I love Mexican food.
The Tequila House restaurant opened earlier this year in Victoria and it has quickly become a favourite.
Any time we are in Victoria, we work either breakfast or lunch at the Tequila House into our day.
They are opened only for Breakfast and Lunch.
Everything is made from scratch including the corn tortillas.
I like how they serve their enchiladas topped with a wonderful light sauce, garnished with lettuce, tomatoes, avocados, etc…
So I made my own copycat version for dinner one night this week.
I used pork.
(Although I prefer chicken enchiladas – Next time).
I started every thing in the morning before leaving for work.
Put a small pork shoulder on to slow roast , made the enchiladas sauce
and put a pot of black beans on to simmer,
so the only thing left to do when I got home from work was to make the corn tortillas.
Didn’t photograph well, but it tasted great.
I didn’t want the leftover corn tortillas to go to waste,
so I cut them into wedges and fried them until crisp.
Tossed them with the leftover enchiladas sauce and made Moe Chilaquiles for breakfast.

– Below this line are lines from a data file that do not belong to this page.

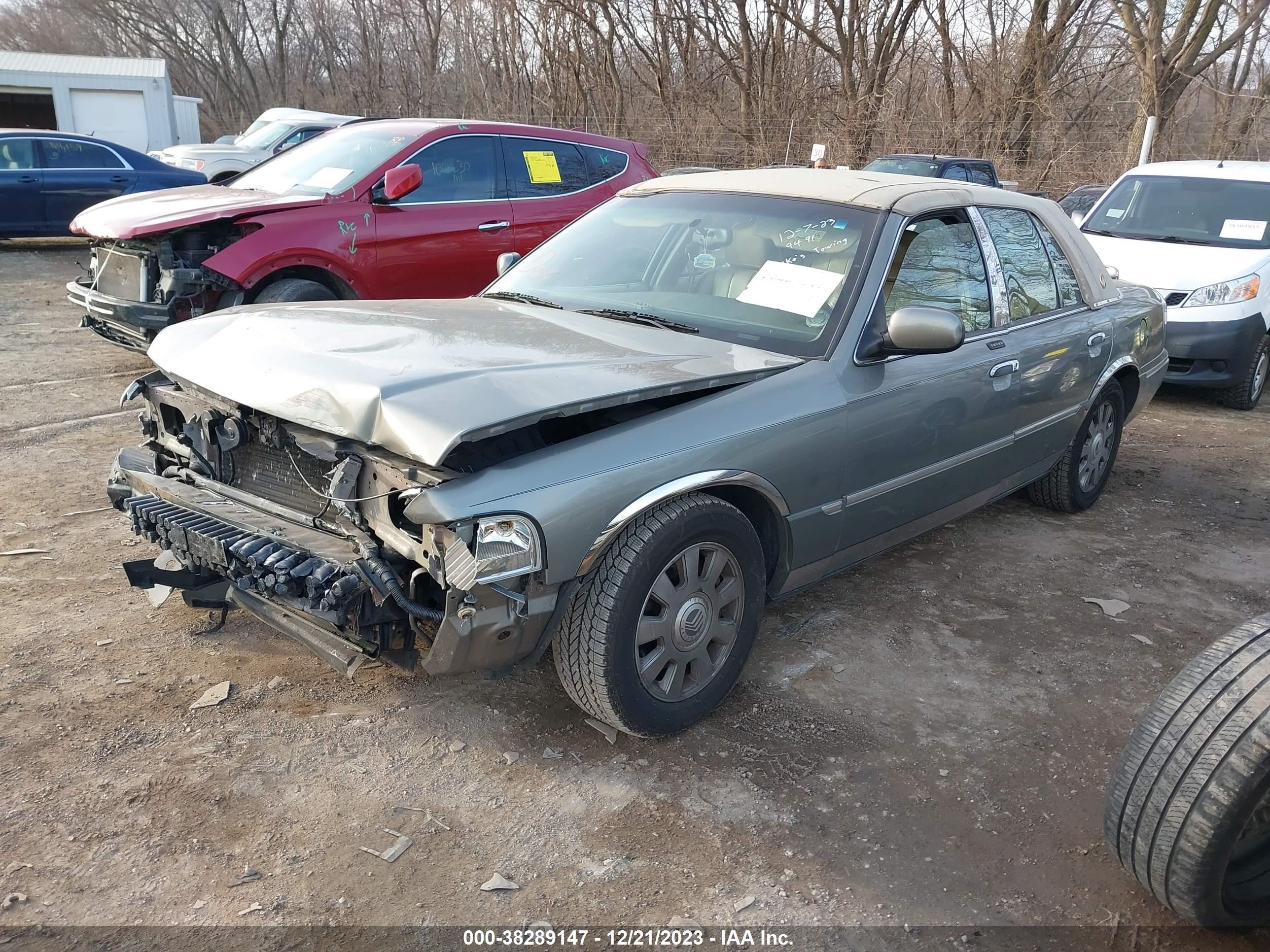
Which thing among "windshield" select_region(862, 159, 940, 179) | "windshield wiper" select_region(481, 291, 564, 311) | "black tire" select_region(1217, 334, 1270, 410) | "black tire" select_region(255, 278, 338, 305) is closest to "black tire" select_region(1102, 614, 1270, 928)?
"windshield wiper" select_region(481, 291, 564, 311)

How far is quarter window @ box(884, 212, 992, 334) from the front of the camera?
147 inches

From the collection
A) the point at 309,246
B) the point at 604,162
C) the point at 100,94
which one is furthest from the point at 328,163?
the point at 100,94

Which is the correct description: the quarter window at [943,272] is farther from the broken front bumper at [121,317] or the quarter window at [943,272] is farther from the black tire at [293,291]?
the broken front bumper at [121,317]

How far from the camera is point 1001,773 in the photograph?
313 cm

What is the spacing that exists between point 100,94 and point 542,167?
21328mm

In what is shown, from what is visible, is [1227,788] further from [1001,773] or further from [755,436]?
[755,436]

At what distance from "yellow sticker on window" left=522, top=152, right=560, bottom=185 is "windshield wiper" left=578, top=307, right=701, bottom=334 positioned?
14.2 ft

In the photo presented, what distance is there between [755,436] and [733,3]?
21.1 meters

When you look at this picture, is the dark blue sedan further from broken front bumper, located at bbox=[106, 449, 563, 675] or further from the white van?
broken front bumper, located at bbox=[106, 449, 563, 675]

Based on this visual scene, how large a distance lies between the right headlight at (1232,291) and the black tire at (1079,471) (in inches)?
109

Served with scrambled eggs and refried beans.
1/2 white onion
1 garlic clove
2 or more whole Mexican dried peppers (I use what I have on hand)
1 can tomatoes
Remove seeds from peppers. Break into small pieces. Saute peppers with onions and garlic in a little olive oil. Until fragrant. Add chicken broth and pureed tomatoes. Season with salt, pepper, oregano and cumin. Simmer for at least one hour. Use a stick blender to puree. Strain and serve over enchiladas.